Immanuel x-rated her naivety and told her point-blank, "Whoever drinks of this water will thirst again, but whoever drinks of the water that I give will never thirst because that water shall become in him a fountain of water springing up into everlasting life."

This beautiful woman, though still radiant was confused and so requested believing that will mark an end to the persistent gossips of the villagers, "Can I also have some of this water so I may not need to come here and draw water again."

But Immanuel realising her surrender, taunted her, "Go and call your husband for me."
And not willing to keep hiding the fact, she responded, "I have no husband!"
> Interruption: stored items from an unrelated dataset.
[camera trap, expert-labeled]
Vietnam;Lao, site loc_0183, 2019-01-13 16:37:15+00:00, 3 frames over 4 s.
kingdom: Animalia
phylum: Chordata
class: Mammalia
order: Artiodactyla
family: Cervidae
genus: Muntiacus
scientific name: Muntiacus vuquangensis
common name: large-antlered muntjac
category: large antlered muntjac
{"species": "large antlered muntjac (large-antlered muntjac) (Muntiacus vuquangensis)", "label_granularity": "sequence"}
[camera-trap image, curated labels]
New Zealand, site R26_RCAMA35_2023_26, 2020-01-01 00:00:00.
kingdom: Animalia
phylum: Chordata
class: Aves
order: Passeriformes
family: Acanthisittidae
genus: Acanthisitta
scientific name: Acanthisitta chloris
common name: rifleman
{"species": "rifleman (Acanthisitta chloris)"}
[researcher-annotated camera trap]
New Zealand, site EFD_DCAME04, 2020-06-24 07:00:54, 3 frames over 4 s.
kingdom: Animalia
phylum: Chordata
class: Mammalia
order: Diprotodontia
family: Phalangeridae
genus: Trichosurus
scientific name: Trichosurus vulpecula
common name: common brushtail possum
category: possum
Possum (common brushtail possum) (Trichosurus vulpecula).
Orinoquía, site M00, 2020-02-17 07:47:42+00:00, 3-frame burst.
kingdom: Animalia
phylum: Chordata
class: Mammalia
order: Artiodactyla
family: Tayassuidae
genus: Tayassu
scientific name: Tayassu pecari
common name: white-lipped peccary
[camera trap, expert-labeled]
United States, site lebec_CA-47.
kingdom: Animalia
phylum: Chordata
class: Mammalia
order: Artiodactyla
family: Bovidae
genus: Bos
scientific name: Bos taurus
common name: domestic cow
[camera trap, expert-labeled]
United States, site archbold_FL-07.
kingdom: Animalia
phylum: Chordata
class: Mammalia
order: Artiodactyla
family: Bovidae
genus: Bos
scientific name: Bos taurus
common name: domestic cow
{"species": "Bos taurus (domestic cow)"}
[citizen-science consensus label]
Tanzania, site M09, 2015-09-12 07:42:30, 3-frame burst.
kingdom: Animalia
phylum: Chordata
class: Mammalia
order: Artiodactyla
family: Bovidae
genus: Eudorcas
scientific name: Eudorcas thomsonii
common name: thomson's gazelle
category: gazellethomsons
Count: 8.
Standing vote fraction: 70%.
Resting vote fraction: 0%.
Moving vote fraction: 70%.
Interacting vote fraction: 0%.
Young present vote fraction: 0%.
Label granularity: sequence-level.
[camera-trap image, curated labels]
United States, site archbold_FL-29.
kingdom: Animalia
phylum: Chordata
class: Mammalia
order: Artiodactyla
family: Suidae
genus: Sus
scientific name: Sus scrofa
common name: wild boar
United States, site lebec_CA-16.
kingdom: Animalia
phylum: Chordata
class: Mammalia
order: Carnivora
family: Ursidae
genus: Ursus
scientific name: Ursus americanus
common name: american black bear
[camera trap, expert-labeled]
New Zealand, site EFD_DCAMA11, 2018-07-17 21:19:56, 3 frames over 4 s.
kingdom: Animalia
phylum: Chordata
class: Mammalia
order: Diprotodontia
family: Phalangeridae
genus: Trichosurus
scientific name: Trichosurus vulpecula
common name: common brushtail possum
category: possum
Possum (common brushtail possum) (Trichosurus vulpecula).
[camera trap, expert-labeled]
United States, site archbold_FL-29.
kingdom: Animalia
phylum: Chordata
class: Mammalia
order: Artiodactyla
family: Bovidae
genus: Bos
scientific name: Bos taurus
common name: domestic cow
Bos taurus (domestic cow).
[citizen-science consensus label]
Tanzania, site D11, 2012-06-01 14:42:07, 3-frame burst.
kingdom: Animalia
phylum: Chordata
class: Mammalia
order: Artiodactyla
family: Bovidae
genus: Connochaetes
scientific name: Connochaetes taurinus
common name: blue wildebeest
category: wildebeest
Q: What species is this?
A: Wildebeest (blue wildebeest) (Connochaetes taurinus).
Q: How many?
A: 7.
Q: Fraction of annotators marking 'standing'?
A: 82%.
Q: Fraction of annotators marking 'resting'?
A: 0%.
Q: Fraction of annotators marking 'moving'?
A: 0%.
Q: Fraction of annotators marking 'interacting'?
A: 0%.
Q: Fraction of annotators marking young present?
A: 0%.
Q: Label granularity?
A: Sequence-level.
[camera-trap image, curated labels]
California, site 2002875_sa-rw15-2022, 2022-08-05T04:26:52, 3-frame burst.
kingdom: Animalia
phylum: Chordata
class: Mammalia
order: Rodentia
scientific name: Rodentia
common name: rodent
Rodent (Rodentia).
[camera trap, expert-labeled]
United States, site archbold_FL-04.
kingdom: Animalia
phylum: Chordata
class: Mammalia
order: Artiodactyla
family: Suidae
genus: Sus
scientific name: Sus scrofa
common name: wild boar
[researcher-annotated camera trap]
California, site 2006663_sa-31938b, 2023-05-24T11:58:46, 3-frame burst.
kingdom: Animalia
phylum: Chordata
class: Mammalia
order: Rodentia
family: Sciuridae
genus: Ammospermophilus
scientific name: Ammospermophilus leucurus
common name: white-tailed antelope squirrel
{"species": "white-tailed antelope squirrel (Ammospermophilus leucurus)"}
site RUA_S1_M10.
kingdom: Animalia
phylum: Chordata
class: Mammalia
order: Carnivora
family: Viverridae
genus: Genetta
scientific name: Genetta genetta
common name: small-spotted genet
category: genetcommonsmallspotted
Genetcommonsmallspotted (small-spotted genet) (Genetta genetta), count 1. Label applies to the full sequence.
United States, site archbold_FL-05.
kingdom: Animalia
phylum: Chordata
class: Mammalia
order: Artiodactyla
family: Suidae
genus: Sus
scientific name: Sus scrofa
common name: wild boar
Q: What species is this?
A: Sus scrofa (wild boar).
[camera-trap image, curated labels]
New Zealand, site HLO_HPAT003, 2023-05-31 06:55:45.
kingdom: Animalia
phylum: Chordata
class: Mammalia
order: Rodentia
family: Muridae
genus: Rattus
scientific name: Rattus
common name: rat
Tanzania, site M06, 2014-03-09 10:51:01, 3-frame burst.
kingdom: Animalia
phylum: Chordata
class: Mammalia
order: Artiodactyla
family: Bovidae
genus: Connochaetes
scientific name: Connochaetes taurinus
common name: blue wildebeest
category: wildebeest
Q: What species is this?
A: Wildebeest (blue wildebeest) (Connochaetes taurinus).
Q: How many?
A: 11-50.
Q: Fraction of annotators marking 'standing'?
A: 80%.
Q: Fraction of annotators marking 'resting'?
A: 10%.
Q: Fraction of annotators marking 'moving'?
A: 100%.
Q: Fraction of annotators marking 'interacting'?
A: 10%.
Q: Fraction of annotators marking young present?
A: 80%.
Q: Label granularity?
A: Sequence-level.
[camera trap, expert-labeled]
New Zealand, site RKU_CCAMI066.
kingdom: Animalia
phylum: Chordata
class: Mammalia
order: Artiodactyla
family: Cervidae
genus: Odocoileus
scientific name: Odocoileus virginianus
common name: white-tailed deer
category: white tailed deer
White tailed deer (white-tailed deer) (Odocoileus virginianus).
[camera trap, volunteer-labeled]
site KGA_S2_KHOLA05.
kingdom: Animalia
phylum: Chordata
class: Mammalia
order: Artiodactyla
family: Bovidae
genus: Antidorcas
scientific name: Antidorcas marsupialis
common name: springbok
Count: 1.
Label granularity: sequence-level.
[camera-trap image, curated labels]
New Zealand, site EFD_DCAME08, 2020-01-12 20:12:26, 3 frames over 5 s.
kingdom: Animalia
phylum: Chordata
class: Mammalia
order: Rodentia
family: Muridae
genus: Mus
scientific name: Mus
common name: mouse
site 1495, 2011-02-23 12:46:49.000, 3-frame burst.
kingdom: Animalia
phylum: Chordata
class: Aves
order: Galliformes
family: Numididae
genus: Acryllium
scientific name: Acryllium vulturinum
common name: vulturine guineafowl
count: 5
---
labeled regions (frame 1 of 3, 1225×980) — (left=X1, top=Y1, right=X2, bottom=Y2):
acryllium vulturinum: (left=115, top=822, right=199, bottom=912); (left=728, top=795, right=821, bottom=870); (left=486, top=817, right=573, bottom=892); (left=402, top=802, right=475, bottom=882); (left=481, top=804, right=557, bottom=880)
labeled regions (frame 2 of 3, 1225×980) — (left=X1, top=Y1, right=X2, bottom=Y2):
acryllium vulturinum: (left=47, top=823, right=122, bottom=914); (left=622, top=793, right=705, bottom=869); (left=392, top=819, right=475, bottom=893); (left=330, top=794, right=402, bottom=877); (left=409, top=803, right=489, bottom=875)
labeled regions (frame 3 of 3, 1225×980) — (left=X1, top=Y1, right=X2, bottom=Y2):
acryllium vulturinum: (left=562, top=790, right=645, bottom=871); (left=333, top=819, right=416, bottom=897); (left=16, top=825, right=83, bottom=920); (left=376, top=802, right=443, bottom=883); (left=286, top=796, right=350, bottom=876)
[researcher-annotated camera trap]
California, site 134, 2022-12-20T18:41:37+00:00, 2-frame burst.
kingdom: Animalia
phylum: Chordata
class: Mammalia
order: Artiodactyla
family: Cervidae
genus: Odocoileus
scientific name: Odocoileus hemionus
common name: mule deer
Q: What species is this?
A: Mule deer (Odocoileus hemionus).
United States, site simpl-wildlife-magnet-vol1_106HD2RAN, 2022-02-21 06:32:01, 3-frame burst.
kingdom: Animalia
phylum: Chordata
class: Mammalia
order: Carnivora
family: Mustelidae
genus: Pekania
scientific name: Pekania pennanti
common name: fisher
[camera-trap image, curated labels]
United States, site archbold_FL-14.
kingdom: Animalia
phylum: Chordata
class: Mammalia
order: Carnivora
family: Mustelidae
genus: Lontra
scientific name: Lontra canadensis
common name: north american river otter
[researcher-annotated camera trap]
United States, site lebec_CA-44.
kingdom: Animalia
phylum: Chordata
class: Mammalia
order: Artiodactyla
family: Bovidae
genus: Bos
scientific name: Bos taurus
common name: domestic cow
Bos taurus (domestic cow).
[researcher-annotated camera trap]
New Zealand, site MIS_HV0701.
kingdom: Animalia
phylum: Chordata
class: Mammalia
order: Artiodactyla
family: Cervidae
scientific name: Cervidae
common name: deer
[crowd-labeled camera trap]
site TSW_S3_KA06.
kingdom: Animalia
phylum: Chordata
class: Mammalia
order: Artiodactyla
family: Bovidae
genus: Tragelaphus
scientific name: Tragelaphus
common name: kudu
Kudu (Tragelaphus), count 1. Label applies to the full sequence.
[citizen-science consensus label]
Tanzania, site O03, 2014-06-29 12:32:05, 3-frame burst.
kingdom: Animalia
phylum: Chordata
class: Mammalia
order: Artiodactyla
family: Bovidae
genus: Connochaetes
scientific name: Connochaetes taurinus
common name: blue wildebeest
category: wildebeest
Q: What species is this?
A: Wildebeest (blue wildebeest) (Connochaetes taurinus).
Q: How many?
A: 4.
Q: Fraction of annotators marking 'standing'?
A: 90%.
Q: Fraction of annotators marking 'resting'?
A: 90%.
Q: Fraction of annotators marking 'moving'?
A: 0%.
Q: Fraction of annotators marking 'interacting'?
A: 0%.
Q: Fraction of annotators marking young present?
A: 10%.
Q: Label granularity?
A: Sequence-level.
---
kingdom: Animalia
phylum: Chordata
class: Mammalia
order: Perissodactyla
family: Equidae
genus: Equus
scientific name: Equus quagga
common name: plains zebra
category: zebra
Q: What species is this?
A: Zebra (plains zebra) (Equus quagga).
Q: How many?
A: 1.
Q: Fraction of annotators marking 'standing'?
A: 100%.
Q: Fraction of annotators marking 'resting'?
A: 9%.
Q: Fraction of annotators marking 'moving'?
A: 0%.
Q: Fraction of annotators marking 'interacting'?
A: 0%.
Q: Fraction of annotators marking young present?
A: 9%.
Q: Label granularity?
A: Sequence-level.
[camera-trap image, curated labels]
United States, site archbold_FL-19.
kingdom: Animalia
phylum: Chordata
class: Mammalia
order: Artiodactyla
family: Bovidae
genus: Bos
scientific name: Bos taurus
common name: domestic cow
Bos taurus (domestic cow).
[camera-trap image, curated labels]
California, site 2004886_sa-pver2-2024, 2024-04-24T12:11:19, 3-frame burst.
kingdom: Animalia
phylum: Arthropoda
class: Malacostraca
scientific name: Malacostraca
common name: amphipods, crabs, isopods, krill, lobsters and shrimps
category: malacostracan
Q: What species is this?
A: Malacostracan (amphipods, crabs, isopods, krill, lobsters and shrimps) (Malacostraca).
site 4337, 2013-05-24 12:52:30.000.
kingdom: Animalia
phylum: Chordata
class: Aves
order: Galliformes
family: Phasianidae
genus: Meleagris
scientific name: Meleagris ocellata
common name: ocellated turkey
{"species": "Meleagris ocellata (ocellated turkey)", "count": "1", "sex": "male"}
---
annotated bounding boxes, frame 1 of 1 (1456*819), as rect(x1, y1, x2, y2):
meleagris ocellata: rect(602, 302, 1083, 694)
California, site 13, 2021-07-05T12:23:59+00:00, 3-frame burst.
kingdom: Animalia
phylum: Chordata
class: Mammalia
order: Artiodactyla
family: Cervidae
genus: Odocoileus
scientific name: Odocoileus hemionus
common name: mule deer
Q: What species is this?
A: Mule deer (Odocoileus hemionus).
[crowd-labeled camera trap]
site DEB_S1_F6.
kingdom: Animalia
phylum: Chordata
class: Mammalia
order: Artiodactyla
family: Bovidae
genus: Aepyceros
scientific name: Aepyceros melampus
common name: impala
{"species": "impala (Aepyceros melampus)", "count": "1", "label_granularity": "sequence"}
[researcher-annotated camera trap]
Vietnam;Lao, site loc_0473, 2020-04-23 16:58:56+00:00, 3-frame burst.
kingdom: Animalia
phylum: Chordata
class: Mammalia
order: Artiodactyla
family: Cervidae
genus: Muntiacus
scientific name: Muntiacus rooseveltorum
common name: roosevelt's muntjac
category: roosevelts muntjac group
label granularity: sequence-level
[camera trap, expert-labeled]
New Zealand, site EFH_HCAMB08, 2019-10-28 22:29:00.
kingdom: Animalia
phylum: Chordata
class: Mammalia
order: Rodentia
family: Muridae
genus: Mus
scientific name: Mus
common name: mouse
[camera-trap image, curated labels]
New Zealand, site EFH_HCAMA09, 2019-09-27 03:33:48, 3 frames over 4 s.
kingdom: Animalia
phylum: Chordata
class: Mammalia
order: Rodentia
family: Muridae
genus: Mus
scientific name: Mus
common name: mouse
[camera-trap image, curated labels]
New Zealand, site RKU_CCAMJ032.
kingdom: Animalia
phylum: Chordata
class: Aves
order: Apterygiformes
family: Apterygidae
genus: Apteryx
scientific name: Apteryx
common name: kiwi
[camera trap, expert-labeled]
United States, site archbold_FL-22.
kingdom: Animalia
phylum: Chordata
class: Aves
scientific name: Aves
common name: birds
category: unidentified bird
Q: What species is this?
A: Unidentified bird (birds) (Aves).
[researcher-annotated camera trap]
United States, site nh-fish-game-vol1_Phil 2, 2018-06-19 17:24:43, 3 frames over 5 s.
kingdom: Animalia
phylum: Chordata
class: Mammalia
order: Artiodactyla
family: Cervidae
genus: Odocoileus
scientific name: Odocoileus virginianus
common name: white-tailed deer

Immanuel, unsurprised, confronted her fears, "It is true you have no husband but you have had five previous marriages and the one you now live with is not your husband."
The confused lady was white. She pried further, asked questions that have bothered her since childhood, "Sir, I perceive that you are a prophet. Our fathers worshiped on this mountain and you Jews say that in Jerusalem is the place where one ought to worship."

Immanuel responded, "Woman, believe me, there will come a time and now is that hour, when the true worshipers will worship the Father in spirit and truth – not in any mountain. My Father is seeking true worshippers like that. God is Spirit, and those who worship Him must worship in spirit and truth."

The woman walked closer to Him and whispered, "I know that Messiah is coming who is called Christ and when He comes, He will tell us all things."
Immanuel smiled, looked her straight in the eyes and said to her, "I, the One who has been speaking to you, is that Messiah!"